London house prices fell at the fastest pace since 2009, according to Land Registry data released today.
The average price in the capital was down 6% year-on-year to £505,000 after the second consecutive month of big declines. Prices fell by more than £10,000 in November alone, £26,000 in the space of two months.
Prices in London are falling much faster than the rest of the nation. The average house price across the UK is now £285,000 after a 2.1% year-on-year decline. That’s still the biggest fall since 2011.
Nick Leeming, Chairman of Jackson-Stops, said: “The figures published today suggest a frosty end to the year with buyers putting their searches on hold in order to see how mortgage rates would react as inflation fell once again. 2023 was defined by mortgage affordability pressures and a shift from immense competition, towards a smaller, more committed buyer pool.”
The numbers from the Land Registry are much more dramatic than those published by top lenders such as Nationwide and Halifax, which have reported prices rising again in recent months. The Land Registry figures only cover deals when they are complete, meaning there is a greater lag in the official data. Experts noted that this means the figures are more of a snapshot of the property market months ago.
Andrew Montlake, managing director at broker Coreco, said: “House prices continue to bump along the bottom and given the time lag in this data the weak headline number comes as no surprise. If the start of the year is anything to go by, demand for housing is still on the rise, and as long as mortgage rates do not increase once more we can expect to see a continuation of small price falls with improvements later in the year.”

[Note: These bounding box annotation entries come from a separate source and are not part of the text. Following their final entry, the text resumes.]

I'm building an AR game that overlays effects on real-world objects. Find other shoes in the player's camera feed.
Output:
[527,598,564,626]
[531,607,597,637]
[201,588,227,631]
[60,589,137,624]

Stephen Perkins, managing director at broker Yellow Brick Mortgages, said: “That was then and this is now.”
Jason Tebb, president of OnTheMarket, said: “This data is a little historic but shows another slight dip in prices in November, with the average property price £6,000 lower than a year ago.
“The pause in interest rate hikes has boosted market stability and buyer confidence, having a steadying impact on the market. The new year has got off to a promising start with many lenders reducing mortgage rates, which should encourage would-be buyers to take the plunge in the belief that the worst of the interest rate pain is behind us.
Lenders had been cutting mortgage rates to start the year, in what many commentators called a “price war”, amid hope the Bank of England would soon cut its own base rate. But the price war may have hit an abrupt end today after inflation came in higher than expected.
Tebb said: “The surprise slight uptick in inflation suggests that there may be further bumps in the road and it may take longer until base rate starts to head downwards. Pricing sensitively is as important as ever and sellers who take advice from a local agent should find plenty of opportunity to successfully transact this year.”